### Prompt
Locate the line containing "In the scene" in the data below. Reproduce it and every following line up to the end, exactly as given.

### Data records
— BEGIN —

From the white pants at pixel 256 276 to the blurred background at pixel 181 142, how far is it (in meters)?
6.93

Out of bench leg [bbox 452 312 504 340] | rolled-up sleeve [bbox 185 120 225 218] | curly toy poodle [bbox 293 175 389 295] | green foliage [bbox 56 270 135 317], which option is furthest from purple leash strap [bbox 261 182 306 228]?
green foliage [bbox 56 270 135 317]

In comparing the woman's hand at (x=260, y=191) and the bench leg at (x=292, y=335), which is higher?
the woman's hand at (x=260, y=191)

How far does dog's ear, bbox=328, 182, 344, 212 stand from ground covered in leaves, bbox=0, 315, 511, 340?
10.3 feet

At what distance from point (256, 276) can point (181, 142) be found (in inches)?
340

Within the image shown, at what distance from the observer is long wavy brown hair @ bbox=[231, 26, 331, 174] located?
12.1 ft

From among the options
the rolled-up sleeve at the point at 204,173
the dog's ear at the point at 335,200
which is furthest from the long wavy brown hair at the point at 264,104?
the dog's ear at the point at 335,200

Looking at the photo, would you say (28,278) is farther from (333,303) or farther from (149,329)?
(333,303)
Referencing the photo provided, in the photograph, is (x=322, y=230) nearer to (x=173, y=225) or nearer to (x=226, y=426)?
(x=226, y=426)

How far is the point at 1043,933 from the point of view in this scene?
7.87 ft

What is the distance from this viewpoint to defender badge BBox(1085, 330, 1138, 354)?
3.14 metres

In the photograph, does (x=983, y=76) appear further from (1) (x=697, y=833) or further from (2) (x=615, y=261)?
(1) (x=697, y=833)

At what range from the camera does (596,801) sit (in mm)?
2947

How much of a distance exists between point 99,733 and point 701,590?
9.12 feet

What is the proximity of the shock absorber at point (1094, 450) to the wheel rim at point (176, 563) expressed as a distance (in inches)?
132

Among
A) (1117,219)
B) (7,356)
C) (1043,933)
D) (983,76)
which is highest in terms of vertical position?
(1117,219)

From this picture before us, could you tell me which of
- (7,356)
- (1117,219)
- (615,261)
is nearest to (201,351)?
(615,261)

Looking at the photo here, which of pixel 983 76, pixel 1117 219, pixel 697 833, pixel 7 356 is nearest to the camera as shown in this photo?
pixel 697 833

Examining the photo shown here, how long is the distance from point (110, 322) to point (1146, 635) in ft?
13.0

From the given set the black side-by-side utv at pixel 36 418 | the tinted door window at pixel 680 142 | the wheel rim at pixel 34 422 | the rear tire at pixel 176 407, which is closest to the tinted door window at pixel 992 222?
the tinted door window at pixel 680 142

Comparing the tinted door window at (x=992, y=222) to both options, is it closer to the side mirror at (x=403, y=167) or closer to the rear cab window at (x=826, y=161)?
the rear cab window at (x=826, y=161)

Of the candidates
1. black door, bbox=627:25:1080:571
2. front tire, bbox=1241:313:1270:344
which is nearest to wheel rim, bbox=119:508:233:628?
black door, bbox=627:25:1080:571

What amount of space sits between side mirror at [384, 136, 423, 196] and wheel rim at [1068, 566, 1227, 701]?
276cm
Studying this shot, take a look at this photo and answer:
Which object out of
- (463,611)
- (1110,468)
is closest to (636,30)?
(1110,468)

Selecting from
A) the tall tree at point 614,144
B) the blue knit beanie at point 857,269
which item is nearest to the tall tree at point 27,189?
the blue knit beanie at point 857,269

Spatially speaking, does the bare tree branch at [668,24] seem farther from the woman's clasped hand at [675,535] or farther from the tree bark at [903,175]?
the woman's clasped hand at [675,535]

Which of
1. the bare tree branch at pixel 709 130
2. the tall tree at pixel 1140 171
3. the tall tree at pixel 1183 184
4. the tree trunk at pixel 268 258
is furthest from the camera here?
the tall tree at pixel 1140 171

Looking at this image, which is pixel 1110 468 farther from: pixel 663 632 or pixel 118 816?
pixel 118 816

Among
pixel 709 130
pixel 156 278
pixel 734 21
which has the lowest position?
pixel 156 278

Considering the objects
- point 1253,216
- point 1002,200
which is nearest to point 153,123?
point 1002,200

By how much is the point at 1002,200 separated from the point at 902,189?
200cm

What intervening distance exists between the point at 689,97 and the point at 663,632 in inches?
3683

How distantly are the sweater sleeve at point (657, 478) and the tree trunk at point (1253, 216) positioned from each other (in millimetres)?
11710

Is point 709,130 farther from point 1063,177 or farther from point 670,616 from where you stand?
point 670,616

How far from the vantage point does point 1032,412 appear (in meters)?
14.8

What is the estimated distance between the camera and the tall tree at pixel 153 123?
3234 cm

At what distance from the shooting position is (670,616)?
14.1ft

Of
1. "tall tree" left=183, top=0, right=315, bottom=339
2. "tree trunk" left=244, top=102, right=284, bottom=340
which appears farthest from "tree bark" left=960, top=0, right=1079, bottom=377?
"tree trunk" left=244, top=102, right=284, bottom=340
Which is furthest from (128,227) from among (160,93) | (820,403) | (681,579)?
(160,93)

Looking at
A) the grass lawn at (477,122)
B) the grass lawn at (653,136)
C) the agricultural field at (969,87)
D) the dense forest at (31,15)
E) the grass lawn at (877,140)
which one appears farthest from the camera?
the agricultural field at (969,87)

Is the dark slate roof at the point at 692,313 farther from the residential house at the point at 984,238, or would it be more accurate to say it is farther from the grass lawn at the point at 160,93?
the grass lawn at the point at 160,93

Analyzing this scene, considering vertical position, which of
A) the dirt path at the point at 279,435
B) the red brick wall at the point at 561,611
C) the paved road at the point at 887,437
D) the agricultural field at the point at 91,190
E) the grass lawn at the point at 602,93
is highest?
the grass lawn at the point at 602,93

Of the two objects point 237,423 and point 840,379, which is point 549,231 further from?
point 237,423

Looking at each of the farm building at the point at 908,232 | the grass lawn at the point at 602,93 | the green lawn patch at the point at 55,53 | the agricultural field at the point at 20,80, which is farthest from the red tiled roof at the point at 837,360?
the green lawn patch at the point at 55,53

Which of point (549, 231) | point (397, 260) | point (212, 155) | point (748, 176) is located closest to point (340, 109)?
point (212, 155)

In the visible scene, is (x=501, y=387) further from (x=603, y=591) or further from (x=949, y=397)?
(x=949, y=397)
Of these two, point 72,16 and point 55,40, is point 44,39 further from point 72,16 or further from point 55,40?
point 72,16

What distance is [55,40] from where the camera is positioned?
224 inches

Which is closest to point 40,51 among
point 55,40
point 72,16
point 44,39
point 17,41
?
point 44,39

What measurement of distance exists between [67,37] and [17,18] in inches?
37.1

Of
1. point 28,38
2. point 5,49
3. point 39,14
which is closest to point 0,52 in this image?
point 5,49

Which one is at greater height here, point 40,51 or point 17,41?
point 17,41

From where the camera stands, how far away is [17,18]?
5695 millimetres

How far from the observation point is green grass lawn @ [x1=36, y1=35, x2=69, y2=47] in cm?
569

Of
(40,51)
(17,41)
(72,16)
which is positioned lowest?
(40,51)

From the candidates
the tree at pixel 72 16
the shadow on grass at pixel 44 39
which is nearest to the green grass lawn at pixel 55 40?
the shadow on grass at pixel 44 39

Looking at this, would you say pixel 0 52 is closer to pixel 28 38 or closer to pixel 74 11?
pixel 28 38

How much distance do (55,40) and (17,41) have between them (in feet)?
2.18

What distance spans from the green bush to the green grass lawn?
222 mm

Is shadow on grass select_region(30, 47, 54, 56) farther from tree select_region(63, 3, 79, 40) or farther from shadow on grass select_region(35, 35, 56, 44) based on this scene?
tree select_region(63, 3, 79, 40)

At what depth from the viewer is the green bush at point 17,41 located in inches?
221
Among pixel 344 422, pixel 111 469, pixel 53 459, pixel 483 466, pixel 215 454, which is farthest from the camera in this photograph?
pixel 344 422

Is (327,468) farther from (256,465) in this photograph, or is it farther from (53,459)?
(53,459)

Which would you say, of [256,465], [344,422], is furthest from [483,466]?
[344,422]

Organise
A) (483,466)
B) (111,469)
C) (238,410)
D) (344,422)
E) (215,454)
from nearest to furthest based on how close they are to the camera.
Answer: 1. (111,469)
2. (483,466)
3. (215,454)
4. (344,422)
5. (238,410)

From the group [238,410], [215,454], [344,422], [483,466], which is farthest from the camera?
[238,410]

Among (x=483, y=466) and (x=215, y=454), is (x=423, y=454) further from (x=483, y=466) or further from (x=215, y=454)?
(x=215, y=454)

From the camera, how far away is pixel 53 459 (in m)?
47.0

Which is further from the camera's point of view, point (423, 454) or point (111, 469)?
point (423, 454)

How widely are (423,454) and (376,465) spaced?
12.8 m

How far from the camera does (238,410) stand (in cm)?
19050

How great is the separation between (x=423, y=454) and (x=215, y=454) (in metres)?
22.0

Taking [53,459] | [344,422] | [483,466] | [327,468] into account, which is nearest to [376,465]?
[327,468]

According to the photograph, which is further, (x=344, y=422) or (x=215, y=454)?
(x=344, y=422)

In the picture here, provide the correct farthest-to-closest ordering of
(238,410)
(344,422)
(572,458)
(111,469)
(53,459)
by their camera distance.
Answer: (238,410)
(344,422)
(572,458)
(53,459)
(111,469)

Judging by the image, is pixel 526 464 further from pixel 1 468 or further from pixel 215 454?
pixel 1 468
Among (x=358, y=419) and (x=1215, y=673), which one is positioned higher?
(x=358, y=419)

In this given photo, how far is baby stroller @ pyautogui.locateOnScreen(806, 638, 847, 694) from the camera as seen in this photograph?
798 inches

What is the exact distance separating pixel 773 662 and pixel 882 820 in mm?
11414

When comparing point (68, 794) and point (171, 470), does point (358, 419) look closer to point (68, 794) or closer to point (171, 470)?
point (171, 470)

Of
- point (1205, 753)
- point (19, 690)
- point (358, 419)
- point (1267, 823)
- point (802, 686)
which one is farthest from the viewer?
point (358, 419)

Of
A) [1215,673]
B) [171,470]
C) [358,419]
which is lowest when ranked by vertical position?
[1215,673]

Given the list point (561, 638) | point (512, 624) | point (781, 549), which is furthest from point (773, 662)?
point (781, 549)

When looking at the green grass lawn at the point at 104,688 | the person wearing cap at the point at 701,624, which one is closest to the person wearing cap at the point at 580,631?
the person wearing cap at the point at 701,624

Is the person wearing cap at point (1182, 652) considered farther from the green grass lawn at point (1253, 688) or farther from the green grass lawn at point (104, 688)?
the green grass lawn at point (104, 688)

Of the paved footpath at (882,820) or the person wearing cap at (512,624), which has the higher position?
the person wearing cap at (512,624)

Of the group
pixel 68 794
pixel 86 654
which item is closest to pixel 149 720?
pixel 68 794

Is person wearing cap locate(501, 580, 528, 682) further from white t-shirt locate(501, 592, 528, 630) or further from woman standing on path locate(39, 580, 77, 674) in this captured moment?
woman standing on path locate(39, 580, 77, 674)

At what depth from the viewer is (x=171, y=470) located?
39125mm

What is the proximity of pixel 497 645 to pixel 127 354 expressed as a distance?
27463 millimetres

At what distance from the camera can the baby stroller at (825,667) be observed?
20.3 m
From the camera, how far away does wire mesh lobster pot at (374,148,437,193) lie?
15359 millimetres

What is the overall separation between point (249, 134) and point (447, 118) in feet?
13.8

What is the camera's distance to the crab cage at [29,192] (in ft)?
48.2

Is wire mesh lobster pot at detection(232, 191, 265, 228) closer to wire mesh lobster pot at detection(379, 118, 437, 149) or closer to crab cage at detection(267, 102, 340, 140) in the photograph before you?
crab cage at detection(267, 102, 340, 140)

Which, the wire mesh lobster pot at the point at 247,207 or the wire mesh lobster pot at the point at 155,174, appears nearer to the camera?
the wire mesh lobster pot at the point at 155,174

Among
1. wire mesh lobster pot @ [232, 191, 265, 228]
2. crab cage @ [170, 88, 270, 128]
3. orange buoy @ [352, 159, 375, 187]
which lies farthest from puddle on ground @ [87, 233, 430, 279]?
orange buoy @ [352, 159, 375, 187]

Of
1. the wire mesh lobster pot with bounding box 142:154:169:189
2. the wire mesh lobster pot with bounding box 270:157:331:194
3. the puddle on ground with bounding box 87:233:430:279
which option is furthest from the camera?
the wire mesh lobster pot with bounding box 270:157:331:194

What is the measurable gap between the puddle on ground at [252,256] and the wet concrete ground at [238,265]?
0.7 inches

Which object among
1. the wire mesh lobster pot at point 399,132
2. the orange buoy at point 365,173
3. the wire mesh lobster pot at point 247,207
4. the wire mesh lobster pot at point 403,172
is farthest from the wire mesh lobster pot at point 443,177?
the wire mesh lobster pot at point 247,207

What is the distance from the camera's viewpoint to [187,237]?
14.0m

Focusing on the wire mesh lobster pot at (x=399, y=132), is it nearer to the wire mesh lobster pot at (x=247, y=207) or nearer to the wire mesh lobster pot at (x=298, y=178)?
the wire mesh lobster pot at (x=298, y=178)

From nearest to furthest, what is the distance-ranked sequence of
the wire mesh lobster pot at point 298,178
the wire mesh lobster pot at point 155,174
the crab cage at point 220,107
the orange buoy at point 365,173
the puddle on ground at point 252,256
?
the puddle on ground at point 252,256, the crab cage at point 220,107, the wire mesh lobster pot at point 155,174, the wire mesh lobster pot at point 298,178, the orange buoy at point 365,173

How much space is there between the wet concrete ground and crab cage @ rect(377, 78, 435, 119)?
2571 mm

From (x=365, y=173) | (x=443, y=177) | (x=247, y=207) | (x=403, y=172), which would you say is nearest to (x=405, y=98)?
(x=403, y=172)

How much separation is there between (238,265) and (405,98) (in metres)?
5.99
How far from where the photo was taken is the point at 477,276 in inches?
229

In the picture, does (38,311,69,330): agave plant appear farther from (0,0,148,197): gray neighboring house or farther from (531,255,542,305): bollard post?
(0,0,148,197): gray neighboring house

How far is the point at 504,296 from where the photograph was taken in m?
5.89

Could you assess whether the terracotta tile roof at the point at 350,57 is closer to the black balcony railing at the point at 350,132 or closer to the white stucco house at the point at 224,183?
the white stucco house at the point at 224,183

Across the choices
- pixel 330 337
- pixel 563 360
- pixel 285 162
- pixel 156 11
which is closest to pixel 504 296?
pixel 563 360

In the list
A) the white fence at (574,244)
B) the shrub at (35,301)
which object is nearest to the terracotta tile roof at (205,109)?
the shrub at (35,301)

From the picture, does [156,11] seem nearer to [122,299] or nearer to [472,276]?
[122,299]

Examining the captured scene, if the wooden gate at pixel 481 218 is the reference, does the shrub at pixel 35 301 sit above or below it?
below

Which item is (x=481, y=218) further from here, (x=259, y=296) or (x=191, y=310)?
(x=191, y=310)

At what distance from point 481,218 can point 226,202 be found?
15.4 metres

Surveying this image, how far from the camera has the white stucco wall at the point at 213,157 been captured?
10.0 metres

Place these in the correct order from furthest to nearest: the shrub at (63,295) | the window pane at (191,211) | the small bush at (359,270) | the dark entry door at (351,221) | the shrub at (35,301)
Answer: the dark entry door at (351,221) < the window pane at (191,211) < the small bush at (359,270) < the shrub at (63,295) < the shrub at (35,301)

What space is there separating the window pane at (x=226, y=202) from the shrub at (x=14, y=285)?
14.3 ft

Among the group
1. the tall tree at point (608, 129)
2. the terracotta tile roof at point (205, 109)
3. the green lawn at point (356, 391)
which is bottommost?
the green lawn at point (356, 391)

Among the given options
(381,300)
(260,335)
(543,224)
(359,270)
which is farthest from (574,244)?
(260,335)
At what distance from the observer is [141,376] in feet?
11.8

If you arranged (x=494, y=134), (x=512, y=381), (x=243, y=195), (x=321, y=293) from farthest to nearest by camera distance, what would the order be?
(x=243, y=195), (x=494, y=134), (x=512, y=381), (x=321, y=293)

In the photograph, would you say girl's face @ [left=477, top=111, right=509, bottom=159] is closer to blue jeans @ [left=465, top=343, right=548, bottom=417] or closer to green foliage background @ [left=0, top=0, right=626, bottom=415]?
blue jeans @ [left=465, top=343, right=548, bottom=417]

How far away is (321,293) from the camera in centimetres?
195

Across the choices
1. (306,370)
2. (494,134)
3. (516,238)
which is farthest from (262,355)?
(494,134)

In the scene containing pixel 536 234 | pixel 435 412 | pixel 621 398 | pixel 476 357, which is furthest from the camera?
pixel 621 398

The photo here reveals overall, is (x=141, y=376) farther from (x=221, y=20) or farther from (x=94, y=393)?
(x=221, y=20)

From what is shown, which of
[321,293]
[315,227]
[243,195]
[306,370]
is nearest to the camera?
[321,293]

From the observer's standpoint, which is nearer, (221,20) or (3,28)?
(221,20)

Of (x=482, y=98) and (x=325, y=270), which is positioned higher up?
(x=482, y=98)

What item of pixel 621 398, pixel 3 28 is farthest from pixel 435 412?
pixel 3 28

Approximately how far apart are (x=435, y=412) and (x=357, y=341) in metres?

— END —

### Solution to the problem
In the scene containing pixel 536 234 | pixel 435 412 | pixel 621 398 | pixel 476 357, which is furthest from the camera?
pixel 621 398

The photo here reveals overall, is (x=141, y=376) farther from (x=221, y=20) or farther from (x=94, y=393)?
(x=221, y=20)

From what is shown, which of
[321,293]
[315,227]
[243,195]
[306,370]
is nearest to the camera?
[321,293]

From the observer's standpoint, which is nearer, (221,20) or (3,28)?
(221,20)

Of (x=482, y=98) and (x=325, y=270), which is positioned higher up?
(x=482, y=98)

What item of pixel 621 398, pixel 3 28 is farthest from pixel 435 412?
pixel 3 28

Approximately how far apart are (x=435, y=412) and (x=357, y=341) in metres?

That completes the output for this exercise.